• **What the task asks**
Convert the part of the records that opens with the line containing "Is the answer" and runs through the end of the records into a Markdown table with the columns Row and Line. Put each line in its own numbered row and leave out blank lines.

(Spatial relation records)
****************

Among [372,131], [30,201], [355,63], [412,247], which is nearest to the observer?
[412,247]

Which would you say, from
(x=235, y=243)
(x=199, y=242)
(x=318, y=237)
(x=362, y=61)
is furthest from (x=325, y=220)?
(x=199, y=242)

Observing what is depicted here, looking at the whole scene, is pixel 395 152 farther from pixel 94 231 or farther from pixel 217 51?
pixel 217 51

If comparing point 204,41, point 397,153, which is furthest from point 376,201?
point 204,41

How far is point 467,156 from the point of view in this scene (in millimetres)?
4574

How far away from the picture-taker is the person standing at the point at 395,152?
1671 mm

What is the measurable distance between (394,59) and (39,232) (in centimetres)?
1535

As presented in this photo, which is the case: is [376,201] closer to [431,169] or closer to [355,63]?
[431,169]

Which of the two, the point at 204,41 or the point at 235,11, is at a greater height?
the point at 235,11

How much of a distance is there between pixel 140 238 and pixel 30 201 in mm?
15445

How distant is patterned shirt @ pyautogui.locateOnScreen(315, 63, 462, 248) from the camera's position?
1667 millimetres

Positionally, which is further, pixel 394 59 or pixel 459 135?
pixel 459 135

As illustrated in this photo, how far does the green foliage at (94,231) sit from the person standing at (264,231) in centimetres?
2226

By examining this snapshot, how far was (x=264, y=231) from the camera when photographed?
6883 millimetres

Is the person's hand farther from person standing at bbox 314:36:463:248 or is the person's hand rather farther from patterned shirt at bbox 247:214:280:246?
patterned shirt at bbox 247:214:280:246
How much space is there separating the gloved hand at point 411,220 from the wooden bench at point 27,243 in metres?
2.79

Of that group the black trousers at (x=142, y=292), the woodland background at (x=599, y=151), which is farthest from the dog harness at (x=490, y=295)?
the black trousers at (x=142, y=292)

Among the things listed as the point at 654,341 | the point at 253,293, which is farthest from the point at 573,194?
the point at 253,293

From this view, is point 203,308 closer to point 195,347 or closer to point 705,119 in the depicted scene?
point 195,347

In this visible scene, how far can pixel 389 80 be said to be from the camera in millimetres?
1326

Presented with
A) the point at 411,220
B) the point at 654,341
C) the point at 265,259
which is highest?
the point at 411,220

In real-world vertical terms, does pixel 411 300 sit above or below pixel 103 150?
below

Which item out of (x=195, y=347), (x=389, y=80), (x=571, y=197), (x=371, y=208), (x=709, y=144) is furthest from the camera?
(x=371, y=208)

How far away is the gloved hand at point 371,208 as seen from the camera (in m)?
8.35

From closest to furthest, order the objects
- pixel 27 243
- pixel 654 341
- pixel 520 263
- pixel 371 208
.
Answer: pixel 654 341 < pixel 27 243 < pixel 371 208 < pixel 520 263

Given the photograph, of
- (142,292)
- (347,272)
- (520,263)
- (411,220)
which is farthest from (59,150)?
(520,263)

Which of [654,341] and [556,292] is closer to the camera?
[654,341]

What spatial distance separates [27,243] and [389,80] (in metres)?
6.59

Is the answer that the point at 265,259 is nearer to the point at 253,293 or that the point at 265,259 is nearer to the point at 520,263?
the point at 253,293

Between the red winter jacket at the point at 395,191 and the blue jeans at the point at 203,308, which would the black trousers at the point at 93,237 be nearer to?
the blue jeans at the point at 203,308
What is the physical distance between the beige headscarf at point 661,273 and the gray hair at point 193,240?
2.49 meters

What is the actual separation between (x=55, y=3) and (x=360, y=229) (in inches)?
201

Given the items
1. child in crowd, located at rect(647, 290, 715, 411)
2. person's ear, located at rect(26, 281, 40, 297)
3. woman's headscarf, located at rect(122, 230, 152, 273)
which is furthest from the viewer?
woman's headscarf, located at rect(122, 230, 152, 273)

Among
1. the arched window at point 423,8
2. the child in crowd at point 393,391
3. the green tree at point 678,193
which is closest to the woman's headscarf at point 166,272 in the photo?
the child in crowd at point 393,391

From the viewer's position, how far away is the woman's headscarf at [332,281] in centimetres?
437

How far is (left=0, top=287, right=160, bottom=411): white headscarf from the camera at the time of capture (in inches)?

****************

• **Written answer**
| Row | Line |
|---|---|
| 1 | Is the answer that the point at 265,259 is nearer to the point at 253,293 or that the point at 265,259 is nearer to the point at 520,263? |
| 2 | the point at 253,293 |
| 3 | Between the red winter jacket at the point at 395,191 and the blue jeans at the point at 203,308, which would the black trousers at the point at 93,237 be nearer to? |
| 4 | the blue jeans at the point at 203,308 |
| 5 | What is the physical distance between the beige headscarf at point 661,273 and the gray hair at point 193,240? |
| 6 | 2.49 meters |
| 7 | What is the actual separation between (x=55, y=3) and (x=360, y=229) (in inches)? |
| 8 | 201 |
| 9 | Given the items |
| 10 | 1. child in crowd, located at rect(647, 290, 715, 411) |
| 11 | 2. person's ear, located at rect(26, 281, 40, 297) |
| 12 | 3. woman's headscarf, located at rect(122, 230, 152, 273) |
| 13 | which is furthest from the viewer? |
| 14 | woman's headscarf, located at rect(122, 230, 152, 273) |
| 15 | Among |
| 16 | 1. the arched window at point 423,8 |
| 17 | 2. the child in crowd at point 393,391 |
| 18 | 3. the green tree at point 678,193 |
| 19 | which is closest to the woman's headscarf at point 166,272 in the photo? |
| 20 | the child in crowd at point 393,391 |
| 21 | From the viewer's position, how far away is the woman's headscarf at [332,281] in centimetres? |
| 22 | 437 |
| 23 | How far is (left=0, top=287, right=160, bottom=411): white headscarf from the camera at the time of capture (in inches)? |